O Conselho Nacional do Ministério Público aprovou ontem, por unanimidade, proposta de resolução que disciplina os pedidos de interceptações telefônicas e a utilização das respectivas informações por promotores de Justiça e procuradores da República de todo o País. Segundo o conselheiro Cláudio Barros, autor da proposta, a edição da resolução justifica-se pela “necessidade de estabelecer a uniformização, a padronização e requisitos rígidos na utilização dos dados referentes às autorizações de interceptações telefônicas em todo o Ministério Público”.

Agência Estado |

Barros é procurador de Justiça do Ministério Público do Rio Grande do Sul.
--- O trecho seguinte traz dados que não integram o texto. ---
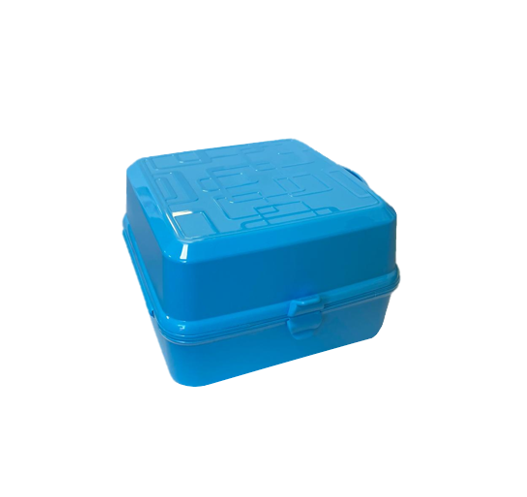 Hobby Plastic Square 2 Compartment Food Storage Container Lunch Box 14 x 14 x 9cm Assorted Colours 021164
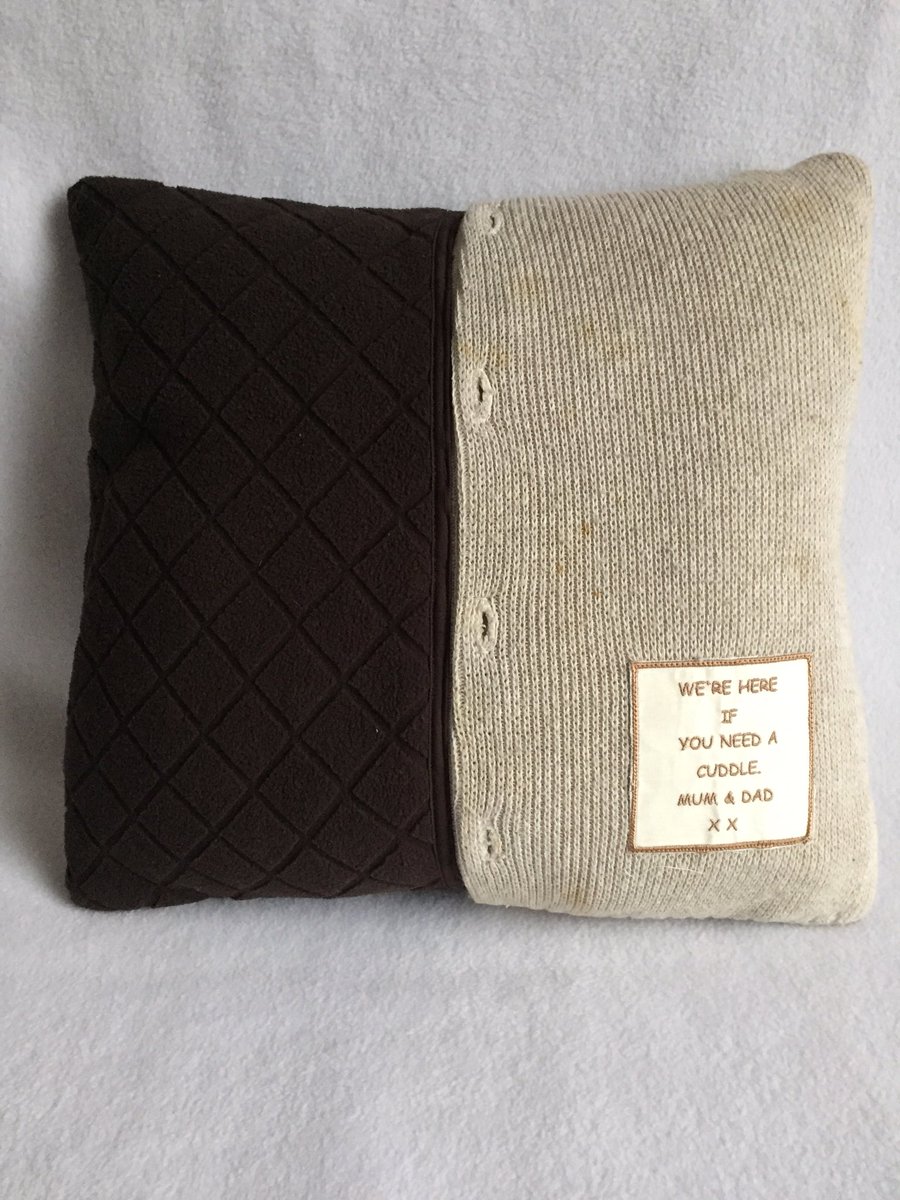 Serenzipity's tweet photo. This cushion is made from a lady's late parents clothing.Waistcoat from dad,body warmer from mum. #cuddles please RT https://t.co/upQJNR1fzq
A resolução veta, expressamente, a realização de interceptações de comunicações telefônicas, de informática ou telemática, ou a quebra do segredo de Justiça sem autorização judicial ou com objetivos não autorizados em lei. De acordo com a resolução, promotores e procuradores estão proibidos de fornecer, “direta ou indiretamente, a terceiros ou a órgãos de comunicação social, gravações ou transcrições contidas em processos ou investigações criminais”.

Os dados que não interessarem diretamente às provas, na instrução processual, deverão ser destruídos, com acompanhamento do membro do Ministério Público. O promotor ou procurador responsável pela investigação criminal ou instrução penal também deverá, de acordo com o texto aprovado, comunicar mensalmente à corregedoria de cada unidade do Ministério Público a quantidade de interceptações em andamento e o número de pessoas que tiveram quebrado o sigilo telefônico, telemático ou informático. As informações são do jornal O Estado de S. Paulo.